Let’s admit it. Some of us are already listening to Christmas music. It’s not Thanksgiving yet, but the stores are filling with Christmas decorations, we’re making plans for the day, if not the season, and Christmas baking seems to be the theme of social media and television.
It’s not Christmas yet, nor Thanksgiving or even Advent, but with all of this taking place around us it’s a good time to think about the Incarnation, to ponder the awe-inspiring reality that God became one of us, lived with us, touched us, and continues to walk with us even now.
We’re in the calm before the storm, in other words, so let’s take advantage of it.
The Incarnation—something the Church celebrates in March, nine months before Christmas, which is the celebration of the Nativity—changed everything.
Ever since the Fall when humanity turned away from God and the corruption of that turning plagued creation itself, God never turned away. Throughout the Old Testament, we can see how God’s rescue plan unfolds.

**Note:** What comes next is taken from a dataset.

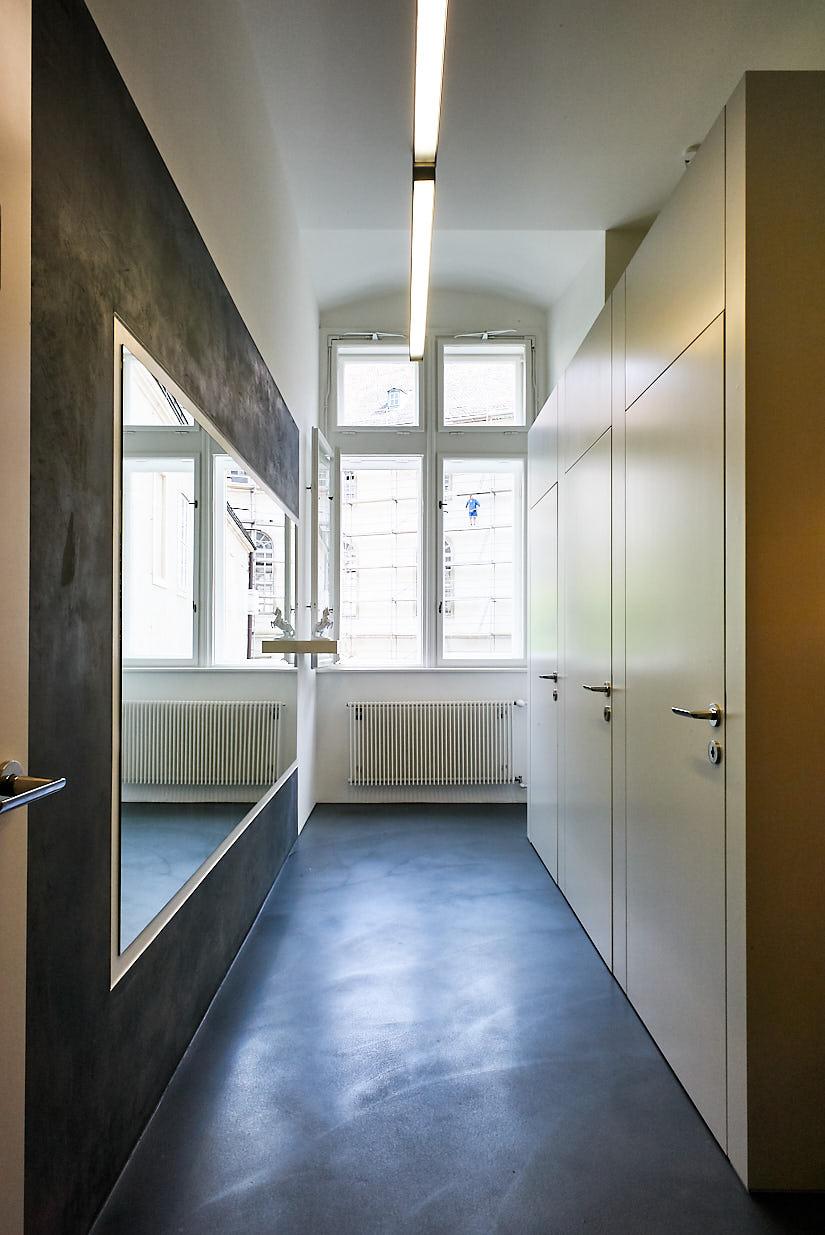 Burghauptmannschaft Österreich: Restrooms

He calls Abram and Sarai, who become by the power of God Abraham and Sarah to establish a new people, a holy people who will be a beacon for all people.
I love the name changes in the Bible. These name changes signify a change not only in name, but in reality. When we encounter the living God we are transformed, made whole, and made a part of God’s work in the world.

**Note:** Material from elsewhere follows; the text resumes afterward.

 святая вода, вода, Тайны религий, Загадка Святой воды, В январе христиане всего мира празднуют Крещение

But the history of Israel in the Old Testament is one of success and failure. God’s people were not always faithful and therefore they were not the beacon they were intended to be.
In the Incarnation of Christ, that mission is fulfilled, the calling of Israel meets the faithfulness of God himself as one of us. And as the true beacon who fulfilled the calling and even laid down his own life for the sins of the whole world, we begin to see just how far God will go, and has gone, to restore the fallen creation. This is a love worth pondering.

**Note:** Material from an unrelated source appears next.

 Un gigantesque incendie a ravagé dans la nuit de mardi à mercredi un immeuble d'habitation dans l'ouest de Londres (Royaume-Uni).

In this time before Christmas with its hectic schedules, and really before Advent (don’t forget this vital season), take the opportunity to ponder the love of God, a love that became tangible, that we might experience its full embrace, an embrace that changes hearts and lives even today.
Ryan N. Danker is director of the John Wesley Institute, Washington, DC. This is reposted from a weekly JWI newsletter that you can subscribe to here.
Comment by Salvatore Anthony Luiso on November 24, 2025 at 1:12 pm
Thank you for this article. I intend to tell others about it.
I have no criticism of it, but, knowing how the author esteems the observance of Advent, I recommend that Christians who observe Christmas make pondering the Incarnation a priority for the seasons of Advent and Christmas.